Jang Bum-Sup, Chun Seok-Joo, Choi Hyeon Seok, Chang Ji Hyun, Shin Kyung Hwan
Department of Radiation Oncology, Seoul National University Hospital, Seoul, South Korea; Department of Radiation Oncology, Seoul National University College of Medicine, Seoul, South Korea.
Department of Radiation Oncology, Seoul National University Hospital, Seoul, South Korea.
Comput Methods Programs Biomed. 2024 Mar;245:108049. doi: 10.1016/j.cmpb.2024.108049. Epub 2024 Jan 24.
We aimed to evaluate the risk and benefit of (y)pN1 breast cancer patients in a Bayesian network model.

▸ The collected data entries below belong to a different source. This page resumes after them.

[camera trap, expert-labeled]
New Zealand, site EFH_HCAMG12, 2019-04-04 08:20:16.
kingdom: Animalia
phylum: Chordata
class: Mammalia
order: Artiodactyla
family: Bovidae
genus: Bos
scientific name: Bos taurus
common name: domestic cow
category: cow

We developed a Bayesian network (BN) model comprising three parts: pretreatment, intervention, and risk/benefit. The pretreatment part consisted of clinical information from a tertiary medical center. The intervention part regarded the field of radiotherapy. The risk/benefit component encompasses radiotherapy (RT)-related side effects and effectiveness, including factors such as recurrence, cardiac toxicity, lymphedema, and radiation pneumonitis. These factors were evaluated in terms of disability weights and probabilities from a nationwide expert survey. The overall disease burden (ODB) was calculated as the sum of the probability multiplied by the disability weight. A higher value of ODB indicates a greater disease burden for the patient.
Among the 58 participants, a BN model utilizing discretization and clustering techniques revealed five distinct clusters. Overall, factors associated with breast reconstruction and RT exhibited high discrepancies (24-34 %), while RT-related side effects demonstrated low discrepancies (3-11 %) among the experts. When incorporating recurrence and RT-related side effects, the mean ODB of (y)pN1 patients was 0.258 (range, 0.244-0.337), with a higher tendency observed in triple-negative breast cancer (TNBC) or mastectomy cases. The ODB for TNBC patients undergoing mastectomy without postmastectomy radiotherapy was 0.327, whereas for non-TNBC patients undergoing breast conserving surgery with RT, the disease burden was 0.251. There was an increasing trend in ODB as the field of RT increased.
We developed a Bayesian network model based on an expert survey, which helps to understand treatment patterns and enables precise estimations of RT-related risk and benefit in (y)pN1 patients.
我们旨在通过贝叶斯网络模型评估(y)pN1期乳腺癌患者的风险和获益。
我们开发了一个包含三个部分的贝叶斯网络(BN)模型:预处理、干预以及风险/获益。预处理部分包含来自一家三级医疗中心的临床信息。干预部分涉及放射治疗领域。风险/获益部分涵盖放疗(RT)相关的副作用和疗效,包括复发、心脏毒性、淋巴水肿和放射性肺炎等因素。这些因素通过全国性专家调查的残疾权重和概率进行评估。总体疾病负担(ODB)通过概率乘以残疾权重的总和来计算。ODB值越高表明患者的疾病负担越大。
在58名参与者中,一个利用离散化和聚类技术的BN模型揭示了五个不同的聚类。总体而言,与乳房重建和放疗相关的因素在专家之间显示出较高的差异(24 - 34%),而放疗相关的副作用在专家之间显示出较低的差异(3 - 11%)。当纳入复发和放疗相关的副作用时,(y)pN1患者的平均ODB为0.258(范围为0.244 - 0.337),在三阴性乳腺癌(TNBC)或乳房切除术病例中观察到更高的趋势。未进行乳房切除术后放疗的TNBC患者接受乳房切除术的ODB为0.327,而接受保乳手术加放疗的非TNBC患者的疾病负担为0.251。随着放疗范围的增加,ODB呈上升趋势。
我们基于专家调查开发了一个贝叶斯网络模型,该模型有助于理解治疗模式,并能够精确估计(y)pN1患者放疗相关的风险和获益。